◆ EXTRACT TO READ ◆
• • • • • • •

Toronto Metropolitan University's Independent Student Newspaper Since 1967

All Arts & Culture Entertainment

Go West, young South: February 15, 1995

By Matthew Shepherd

It’s always gratifying to know that somewhere in the world, someone has a miserable a cold as you do. Even if that someone is in Hull, England and you have to snuffle at each other via a phone connection across the Atlantic.

So it comes to pass that a tired and ill reporter is throwing questions at a tired and ill David Hemingway, vocalist for the British cynicism machine The Beautiful South. There are few places on earth that I would rather be than in bed…but I have a mystery to solve. Carry On Up The Charts, The Beautiful South’s new “best of” album, has been doing extraordinarily well in Europe and has just been released here in North America. The Beautiful South? A GREATEST HITS album? There’s a story to be told here. After the obligatory “nnngs” and mutual sympathy session, I ask him the one burning question on my mind: As part of the Beautiful South, press-released as “the iron fist in the velvet glove,” how—

“—oh, that,” Hemingway groans. This is the closest thing I have ever heard to a grimace over the phone line, Apparently, the “velvet glove” no longer fits.

“I’m not too fond of that. It’s a few years old, and these things come back to haunt you. I guess it is accurate, the music is nice melodies with lyrics which are hard hitting.”

• • • • • • •

◆ SHORT EXERCISE A ◆
Add 64 to every number in the answers (the distances and coordinates) and write out again the stretch of rows from the line containing "Should the point" through the end of the rows, including both ends. Keep the requests unchanged and leave the pictures out.

◆ EXTRACTED MATERIAL ◆
• • • • • • •

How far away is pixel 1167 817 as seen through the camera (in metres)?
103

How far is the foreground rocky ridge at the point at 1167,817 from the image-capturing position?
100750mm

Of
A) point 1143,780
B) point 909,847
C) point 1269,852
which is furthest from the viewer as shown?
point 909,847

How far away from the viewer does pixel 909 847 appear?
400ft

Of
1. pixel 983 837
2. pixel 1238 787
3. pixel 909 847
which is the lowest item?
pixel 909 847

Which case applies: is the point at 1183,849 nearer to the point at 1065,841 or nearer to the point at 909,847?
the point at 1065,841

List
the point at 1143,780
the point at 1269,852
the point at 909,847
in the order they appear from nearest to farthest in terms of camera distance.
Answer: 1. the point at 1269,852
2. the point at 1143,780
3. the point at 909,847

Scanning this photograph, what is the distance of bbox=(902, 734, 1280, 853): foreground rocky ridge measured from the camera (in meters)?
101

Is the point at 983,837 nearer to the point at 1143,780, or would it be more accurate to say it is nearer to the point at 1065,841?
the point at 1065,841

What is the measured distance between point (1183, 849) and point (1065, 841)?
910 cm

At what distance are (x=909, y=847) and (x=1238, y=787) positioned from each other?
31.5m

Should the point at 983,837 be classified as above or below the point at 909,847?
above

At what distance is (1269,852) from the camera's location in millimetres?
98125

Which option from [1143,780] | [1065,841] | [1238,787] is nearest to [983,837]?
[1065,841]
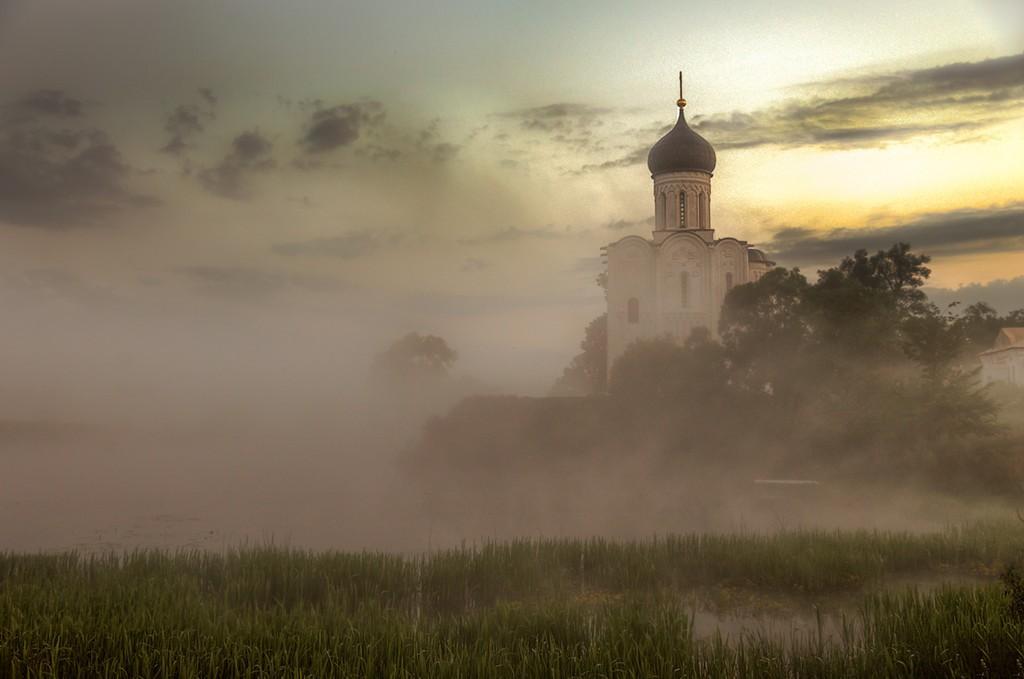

• • • • • • •

◆ SHORT EXERCISE B ◆
Answer these from the article about The Beautiful South:
(i) Where is David Hemingway during the phone call?
(ii) What is the title of the band's new "best of" album?
(iii) What phrase did the band's press release use to describe it?

◆ TASK RESPONSE A ◆
Should the point at 983,837 be classified as above or below the point at 909,847?
above

At what distance is (1269,852) from the camera's location in millimetres?
98189

Which option from [1143,780] | [1065,841] | [1238,787] is nearest to [983,837]?
[1129,905]

◆ TASK RESPONSE B ◆
(i) Hull, England
(ii) Carry On Up The Charts
(iii) "the iron fist in the velvet glove"